SquidUpdates
Squid Updates
This document describes the policy for doing micro-release updates of the Squid package in Ubuntu LTS releases.
About Squid
Squid is a high-performance proxy caching server for web clients, supporting
- FTP, gopher, ICY and HTTP data objects.
Upstream release policy
As described in http://wiki.squid-cache.org/DeveloperResources/ReleaseProcess and discussed in the upstream mailing list at http://lists.squid-cache.org/pipermail/squid-dev/2015-March/001853.html, starting in Squid 4, Squid follows a Major.Point release policy where the Point releases could be considered new upstream microreleases as per https://wiki.ubuntu.com/StableReleaseUpdates#New_upstream_microreleases.
This has been recently confirmed through the squid users mailing list in http://lists.squid-cache.org/pipermail/squid-users/2023-January/025586.html
New releases are cut when one of the following criteria is met:
- At least one new major, critical, or blocker bug is fixed.

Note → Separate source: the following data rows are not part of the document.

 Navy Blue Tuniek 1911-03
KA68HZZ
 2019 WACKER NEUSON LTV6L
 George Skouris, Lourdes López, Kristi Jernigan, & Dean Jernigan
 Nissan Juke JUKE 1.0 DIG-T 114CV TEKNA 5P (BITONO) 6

- OR, 4 or more less important bugs have been fixed.
- OR, 100 lines or more have been changed in the code.
Releases in the X.Y.Z format should be ignored since these are considered beta releases.

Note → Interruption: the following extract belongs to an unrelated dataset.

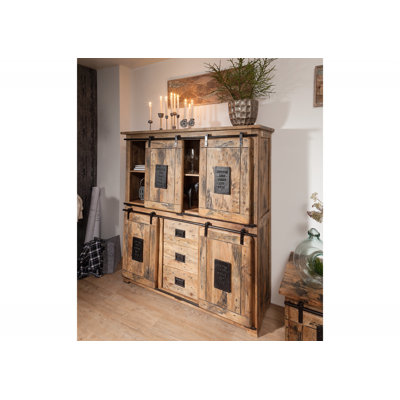 Railway 150cm Sideboard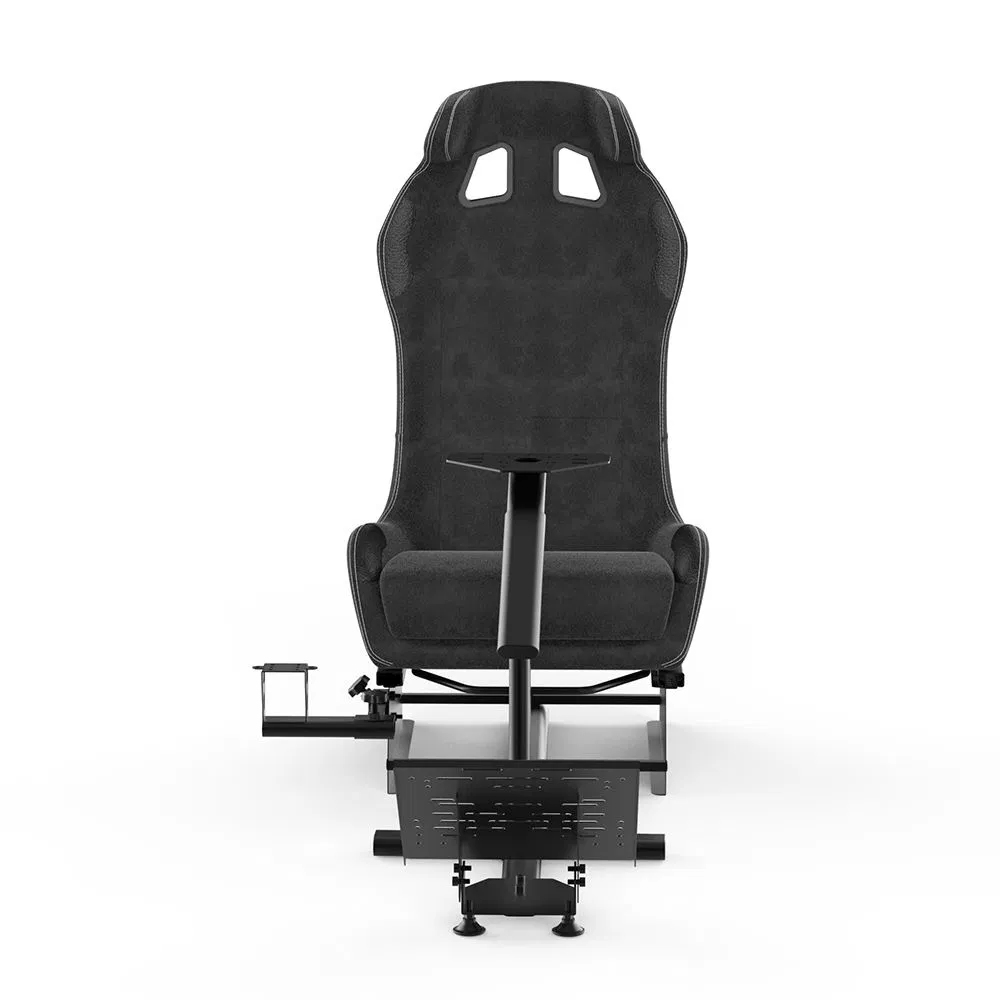 New Driving Racing Simulator Cockpit Foldable Steering Wheel Stand for PS5/P4 Thrustmaster T248X T248 T300 T150 458 Tx PC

Ubuntu and Squid releases affected by this MRE
Currently, these are the Ubuntu releases and the corresponding Squid package versions affected by this policy:
- Jammy (22.04): Squid 5.x
- Focal (20.04): Squid 4.x
This MRE should be also applicable to future Ubuntu LTS releases as long as the Squid release policy is not changed regarding the formats and commitments described above.
QA
Upstream tests
Squid contains an extensive testsuite that is executed during the Ubuntu package build time on all supported architectures.
Upstream CI
BuildFarm
GitHub Actions
Autopkgtest
The package contains two of DEP-8 tests. The first runs the upstream test suite on the installed package. The second runs simple checks to ensure the proxy server is up, running and responding to simple requests.